Visible to the public Detection, diagnosis, and repair of faults in memristor-based memories

TitleDetection, diagnosis, and repair of faults in memristor-based memories
Publication TypeConference Paper
Year of Publication2014
AuthorsKannan, S., Karimi, N., Karri, R., Sinanoglu, O.
Conference NameVLSI Test Symposium (VTS), 2014 IEEE 32nd
Date PublishedApril
KeywordsCircuit faults, crossbar memories, fault detection, fault diagnosis, faulty cell repairs, future memory architectures, high defect densities, hybrid diagnosis scheme, integrated circuits, maintenance engineering, March testing, Memory, Memristor, memristor failures, memristor-based memories, memristors, multiple memory cells testing, nanoscale fabrication, post-silicon recovery, random-access storage, Resistance, sneak-path free crossbar, Sneak-paths, test time, Testing
Abstract

Memristors are an attractive option for use in future memory architectures due to their non-volatility, high density and low power operation. Notwithstanding these advantages, memristors and memristor-based memories are prone to high defect densities due to the non-deterministic nature of nanoscale fabrication. The typical approach to fault detection and diagnosis in memories entails testing one memory cell at a time. This is time consuming and does not scale for the dense, memristor-based memories. In this paper, we integrate solutions for detecting and locating faults in memristors, and ensure post-silicon recovery from memristor failures. We propose a hybrid diagnosis scheme that exploits sneak-paths inherent in crossbar memories, and uses March testing to test and diagnose multiple memory cells simultaneously, thereby reducing test time.
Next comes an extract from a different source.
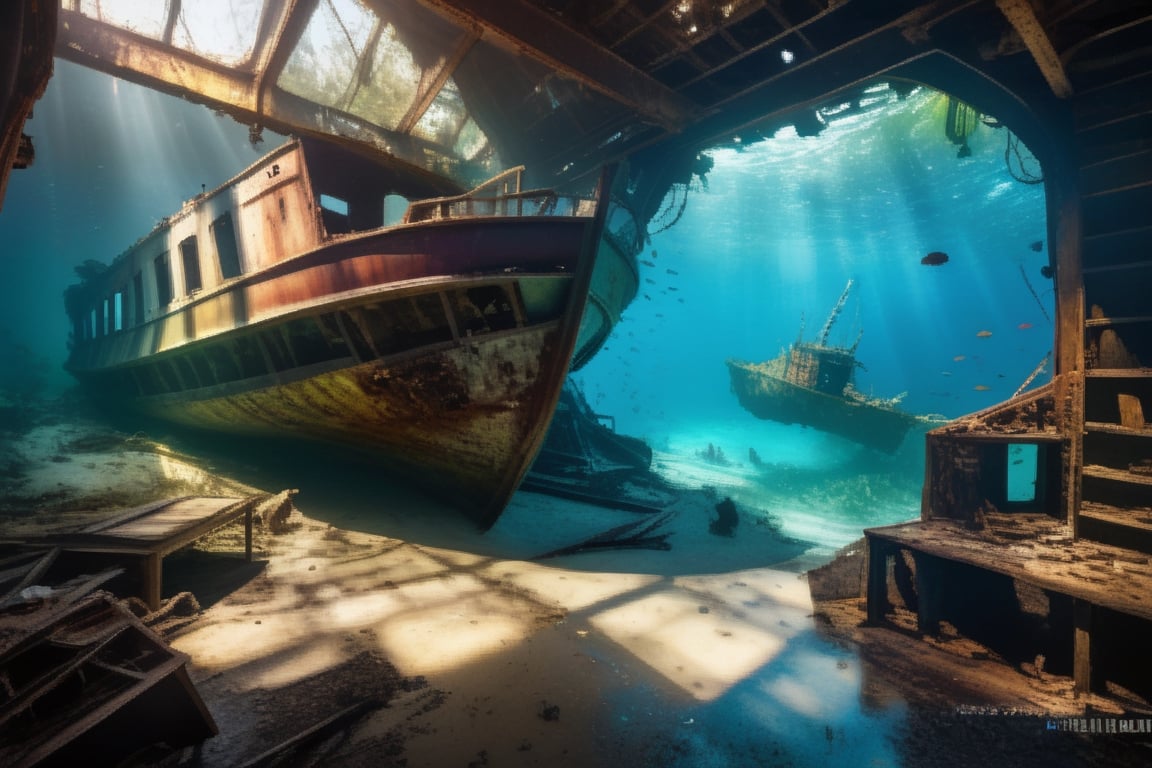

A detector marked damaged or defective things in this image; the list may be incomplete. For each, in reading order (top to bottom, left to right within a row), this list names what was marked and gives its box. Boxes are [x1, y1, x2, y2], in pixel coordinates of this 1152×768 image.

rusted metal beam [417, 0, 700, 130]
rusted metal beam [995, 0, 1073, 97]
rusty boat hull [63, 139, 612, 529]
We also provide a repair mechanism that prevents faults in the memory from being activated. The proposed schemes enable and leverage sneak paths during fault detection and diagnosis modes, while still maintaining a sneak-path free crossbar during normal operation. The proposed hybrid scheme reduces fault detection and diagnosis time by ~44%, compared to traditional March tests, and repairs the faulty cell with minimal overhead.